The size and siting were also issues: Regulations forbid building higher than the domes of the Taj, so in order to achieve the desired room count, he designed setbacks that allowed for guest room terraces on three levels, and he staggered interior corridors, creating octagonal lobbies to break up their length. And since the master plan called for each of the 112 guest rooms and suites to have a view of the Taj Mahal, says Patki, “we had to stretch the whole hotel lengthwise along the plot.” But he avoided monolithic monotony by placing rooms in two wings, accented by Ottoman-style bays and setting the building behind a colonnaded forecourt paved with traditional glass tiles and enlivened by frescoes painted with ground-semiprecious-stone pigments and gold leaf, in the Mughal style.

The result looks like a palace in a Mughal miniature, and guests could be forgiven if they felt they’d found themselves in an Indian fairy tale. Passing into the forecourt of the ceremonial entrance pavilion, they encounter fountains, filigreed stone bridges and tall pillars topped by torches; the lobby has a geometrically painted dome, a tiled floor and huge arched windows that frame a breathtaking vista of the Taj. Flanking the windows are a teak-paneled bar dominated by an antique map of the Taj Mahal and an elegant French-influenced tea lounge. Even the restaurants—the all-day Bellevue, with its hip Asian-Mediterranean fusion cuisine, and the more formal Esphahan, which serves signature Indian dishes—seem to tell a story about themselves and the people in them.
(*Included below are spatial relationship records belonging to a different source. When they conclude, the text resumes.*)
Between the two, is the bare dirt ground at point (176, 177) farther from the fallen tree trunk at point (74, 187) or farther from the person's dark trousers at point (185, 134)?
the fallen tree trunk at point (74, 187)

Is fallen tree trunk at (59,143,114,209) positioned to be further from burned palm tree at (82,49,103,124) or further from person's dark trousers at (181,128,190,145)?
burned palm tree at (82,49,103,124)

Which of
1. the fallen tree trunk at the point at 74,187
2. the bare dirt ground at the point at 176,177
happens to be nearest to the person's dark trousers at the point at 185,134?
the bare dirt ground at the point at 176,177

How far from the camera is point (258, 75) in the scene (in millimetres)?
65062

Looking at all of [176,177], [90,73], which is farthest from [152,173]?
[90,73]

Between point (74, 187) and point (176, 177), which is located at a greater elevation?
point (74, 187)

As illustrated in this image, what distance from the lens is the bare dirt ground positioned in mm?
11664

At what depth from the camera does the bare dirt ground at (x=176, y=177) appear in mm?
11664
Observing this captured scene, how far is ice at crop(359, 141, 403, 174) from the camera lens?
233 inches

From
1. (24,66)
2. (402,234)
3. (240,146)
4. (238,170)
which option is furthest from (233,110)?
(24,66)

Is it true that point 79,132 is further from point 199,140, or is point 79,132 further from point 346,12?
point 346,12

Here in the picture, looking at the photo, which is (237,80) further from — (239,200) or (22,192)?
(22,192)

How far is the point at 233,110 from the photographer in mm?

Throughout Amarvilas, the traditional crafts and materials that are a hallmark of the Oberoi style lighten the grandeur of chandeliers and opulent furnishings. Creamy sandstone walls are frescoed or finished with a lime plaster; teak paneling, hand-knotted silk rugs and block-printed draperies soften the contours; the swimming pool is recessed into a terraced garden; guest rooms and suites are furnished with custom-built pieces and handwoven fabrics.

Modern technology underlies Amarvilas’s spa. Traditionally crafted iron gates, latticed windows and inlaid-stone floors are complemented by mosaic-lined whirlpool tubs, sauna and steam rooms and therapy suites, where Ayurvedic and anti-stress massages and skin treatments are available.

After a day of such pampering, guests should be ready for a full dose of sight-seeing. In-room guides to Agra’s monuments are only the beginning: The hotel will provide golf carts for the journey to the Taj, anits fleet of vintage automobiles is available for transport to any of the other attractions in the area. These include the Red Fort, the lacy stonework of Itmad-ud-Daulah’s tomb and—beyond Agra—the wildlife and bird sanctuaries at Bharatpur and the Chambal ravines, as well as the deserted city of Fatehpur Sikri.

But always visitors return to Amarvilas and to its view of the place Rudyard Kipling called “the Ivory Gate through which all good dreams come.” The Taj Mahal, he wrote, “seemed the embodiment of all things pure, all things holy.–.–.–.–That was the mystery of the building.” And that is the gift Amarvilas gives its guests.